#### [WRITTEN TASK]
Please answer from the forum thread below: according to its first line, whose responsibility is it to check that opening a car door is safe?

It's the responsibility of anyone opening a car door to check that it's safe.


----------



## glasgowcyclist (19 Mar 2014)

Hotchilidamo said:


> Wow a lot of hostility to my comment there.


 
No there wasn't. People disagreed with you and offered practical suggestions as to how the passenger might have avoided hitting the cyclist. 
Even you accept that he should have looked.

GC


----------



## sazzaa (19 Mar 2014)

I'm wondering if the taxi should have stopped closer to the kerb to let people out? As in, waited until it was clear then dropped passengers off safely instead of dumping them in the middle of the road? Yes he'd be blocking whatever that lane is supposed to be, but surely it's the safer option?


----------



## Ruthie (19 Mar 2014)

Cycle lanes. Encouraging overtaking on the inside since 19**.


----------



## glasgowcyclist (19 Mar 2014)

#### [DATA SHOWN]
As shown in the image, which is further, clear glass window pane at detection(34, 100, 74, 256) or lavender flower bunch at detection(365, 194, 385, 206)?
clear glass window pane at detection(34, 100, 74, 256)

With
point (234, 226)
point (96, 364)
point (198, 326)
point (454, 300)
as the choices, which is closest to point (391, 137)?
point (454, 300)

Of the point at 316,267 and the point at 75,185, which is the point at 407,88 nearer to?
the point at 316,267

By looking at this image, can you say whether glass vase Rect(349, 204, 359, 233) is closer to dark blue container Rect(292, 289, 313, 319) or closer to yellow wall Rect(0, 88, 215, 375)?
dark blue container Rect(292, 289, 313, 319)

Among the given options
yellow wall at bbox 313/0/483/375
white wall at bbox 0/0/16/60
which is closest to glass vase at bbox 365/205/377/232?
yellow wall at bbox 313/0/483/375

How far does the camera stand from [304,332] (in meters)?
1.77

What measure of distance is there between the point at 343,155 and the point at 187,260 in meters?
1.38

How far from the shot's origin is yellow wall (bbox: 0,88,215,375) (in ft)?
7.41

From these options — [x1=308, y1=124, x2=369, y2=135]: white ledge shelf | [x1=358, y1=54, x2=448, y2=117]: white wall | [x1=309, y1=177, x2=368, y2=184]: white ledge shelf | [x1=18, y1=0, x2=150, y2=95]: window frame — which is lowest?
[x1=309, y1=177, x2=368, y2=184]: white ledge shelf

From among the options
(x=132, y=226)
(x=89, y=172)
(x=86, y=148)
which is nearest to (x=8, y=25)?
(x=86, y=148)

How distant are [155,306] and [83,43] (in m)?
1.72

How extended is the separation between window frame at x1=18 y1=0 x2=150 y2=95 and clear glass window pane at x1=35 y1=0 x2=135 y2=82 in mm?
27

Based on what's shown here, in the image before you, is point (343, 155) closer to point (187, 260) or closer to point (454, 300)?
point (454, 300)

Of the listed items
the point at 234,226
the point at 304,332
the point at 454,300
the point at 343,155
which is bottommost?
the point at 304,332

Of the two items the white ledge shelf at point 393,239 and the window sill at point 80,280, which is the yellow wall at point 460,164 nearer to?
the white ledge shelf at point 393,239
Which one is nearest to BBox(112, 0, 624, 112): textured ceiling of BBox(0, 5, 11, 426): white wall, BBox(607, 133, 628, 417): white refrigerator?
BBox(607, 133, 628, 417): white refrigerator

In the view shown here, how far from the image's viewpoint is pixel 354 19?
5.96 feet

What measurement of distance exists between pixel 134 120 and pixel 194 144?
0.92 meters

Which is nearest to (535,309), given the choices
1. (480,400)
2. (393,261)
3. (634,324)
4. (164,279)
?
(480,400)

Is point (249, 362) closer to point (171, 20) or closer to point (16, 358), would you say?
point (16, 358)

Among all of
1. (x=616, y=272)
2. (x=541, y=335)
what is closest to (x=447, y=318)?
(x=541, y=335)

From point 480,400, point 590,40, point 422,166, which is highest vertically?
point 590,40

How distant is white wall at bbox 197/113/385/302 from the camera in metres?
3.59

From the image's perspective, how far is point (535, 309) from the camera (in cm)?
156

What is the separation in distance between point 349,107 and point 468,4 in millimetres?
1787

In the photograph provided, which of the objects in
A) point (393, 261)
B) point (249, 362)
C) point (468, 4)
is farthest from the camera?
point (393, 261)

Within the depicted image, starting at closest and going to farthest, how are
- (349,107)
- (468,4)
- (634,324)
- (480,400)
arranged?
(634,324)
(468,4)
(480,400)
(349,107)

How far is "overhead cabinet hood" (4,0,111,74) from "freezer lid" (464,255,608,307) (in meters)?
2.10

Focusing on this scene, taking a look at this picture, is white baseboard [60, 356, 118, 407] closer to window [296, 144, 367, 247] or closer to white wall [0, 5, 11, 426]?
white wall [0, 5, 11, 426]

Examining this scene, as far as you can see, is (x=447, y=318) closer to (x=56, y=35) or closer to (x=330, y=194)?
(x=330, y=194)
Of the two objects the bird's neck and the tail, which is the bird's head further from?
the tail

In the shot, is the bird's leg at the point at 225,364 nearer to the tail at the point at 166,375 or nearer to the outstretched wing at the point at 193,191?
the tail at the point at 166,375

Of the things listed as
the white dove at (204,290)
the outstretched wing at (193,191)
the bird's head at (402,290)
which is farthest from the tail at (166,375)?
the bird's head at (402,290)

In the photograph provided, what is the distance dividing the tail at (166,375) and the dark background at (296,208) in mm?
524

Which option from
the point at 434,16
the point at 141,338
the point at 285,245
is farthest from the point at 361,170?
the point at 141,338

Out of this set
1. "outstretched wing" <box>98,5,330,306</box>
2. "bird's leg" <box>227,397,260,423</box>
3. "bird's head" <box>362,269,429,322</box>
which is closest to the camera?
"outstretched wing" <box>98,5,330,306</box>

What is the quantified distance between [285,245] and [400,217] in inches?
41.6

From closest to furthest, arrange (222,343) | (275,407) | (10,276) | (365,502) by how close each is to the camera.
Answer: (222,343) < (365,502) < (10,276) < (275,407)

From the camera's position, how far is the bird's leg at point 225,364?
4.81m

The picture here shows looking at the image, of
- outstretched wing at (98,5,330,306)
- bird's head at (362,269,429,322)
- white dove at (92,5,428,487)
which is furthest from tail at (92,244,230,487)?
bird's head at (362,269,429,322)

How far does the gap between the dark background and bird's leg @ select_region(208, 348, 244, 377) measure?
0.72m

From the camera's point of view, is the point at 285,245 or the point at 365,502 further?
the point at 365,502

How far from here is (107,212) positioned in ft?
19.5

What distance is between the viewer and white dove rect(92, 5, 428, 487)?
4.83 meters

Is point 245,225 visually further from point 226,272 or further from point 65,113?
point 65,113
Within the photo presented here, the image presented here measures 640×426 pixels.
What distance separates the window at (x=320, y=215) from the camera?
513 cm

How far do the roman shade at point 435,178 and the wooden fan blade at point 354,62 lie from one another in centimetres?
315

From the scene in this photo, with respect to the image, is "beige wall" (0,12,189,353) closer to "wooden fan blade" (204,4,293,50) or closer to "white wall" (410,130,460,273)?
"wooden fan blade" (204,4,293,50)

#### [EXERCISE SOLUTION]
Anyone opening a car door.